* Consigne *
Recopiez fidèlement le passage de la critique de Shadow of the Colossus reproduite ci-dessous, en commençant par « Sa mission ? » et en terminant par « seconde chance ? ».

* Texte présenté *
---+---
Je ne vais pas me faire des amis en disant ça mais tant pis, jouons franc-jeu dès le départ : je n'ai pas spécialement apprécié ICO plus que cela. En effet, malgré une réalisation de haute volée empreinte de poésie et un mélange savamment dosé d'énigmes et de plateforme, je l'ai trouvé fort répétitif, aussi bien dans ses environnements que dans ses mécaniques ; de plus, les combats contre les ombres étaient très brouillons, et les caprices de la caméra n'aidaient clairement pas…


Mais pourquoi donc insister autant sur ICO en introduction d'une critique de Shadow of the Colossus, me direz-vous ? La raison est limpide : si on juxtapose les scénar' des deux jeux, il apparaît évident que l'un est la préquelle de l'autre…


Dans Shadow of the Colossus, on incarne un dénommé Wanda. Selon les croyances de son peuple, il existe un sanctuaire au cœur des Terres Interdites dans lequel réside une entité divine connue sous le nom de Dormin, qui possèderait d'immenses pouvoirs. Wanda cherche un moyen de ressuciter Mono, une charmante demoiselle sacrifiée sous prétexte d'une destinée prédite comme maudite. Dormin accepte sa requête, en lui proposant de sceller un pacte, tout en lui précisant bien que le tribut à payer pour une telle demande sera terriblement lourd… mais Wanda accepte sans hésiter…


Sa mission ? Exterminer les 16 colosses qui peuplent les terres sauvages autour du temple. Qui ou que sont-ils ? Sont-ce des créatures bienveillantes ou malveillantes (ou neutres, big up aux rôlistes) ? Est-ce par conséquent légitime de sacrifier leurs existences pour ne sauver qu'une seule vie (syndrome Il faut sauver le soldat Ryan) ? Et puis, qu'est-ce que Dormin y gagne de toute cette tuerie ? Pour Wanda visiblement, ça lui en bouge une sans toucher l'autre… Dans son entièreté, le jeu n'est pas avare de questions mais amène peu de réponses. La fin par exemple : est-ce une récompense ? Une malédiction ? Une seconde chance ?
---+---
* Données fournies *
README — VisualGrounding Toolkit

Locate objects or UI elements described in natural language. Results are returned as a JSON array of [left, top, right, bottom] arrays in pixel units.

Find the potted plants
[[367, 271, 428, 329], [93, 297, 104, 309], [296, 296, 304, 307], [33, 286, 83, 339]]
---+---
* Corrigé *
Sa mission ? Exterminer les 16 colosses qui peuplent les terres sauvages autour du temple. Qui ou que sont-ils ? Sont-ce des créatures bienveillantes ou malveillantes (ou neutres, big up aux rôlistes) ? Est-ce par conséquent légitime de sacrifier leurs existences pour ne sauver qu'une seule vie (syndrome Il faut sauver le soldat Ryan) ? Et puis, qu'est-ce que Dormin y gagne de toute cette tuerie ? Pour Wanda visiblement, ça lui en bouge une sans toucher l'autre… Dans son entièreté, le jeu n'est pas avare de questions mais amène peu de réponses. La fin par exemple : est-ce une récompense ? Une malédiction ? Une seconde chance ?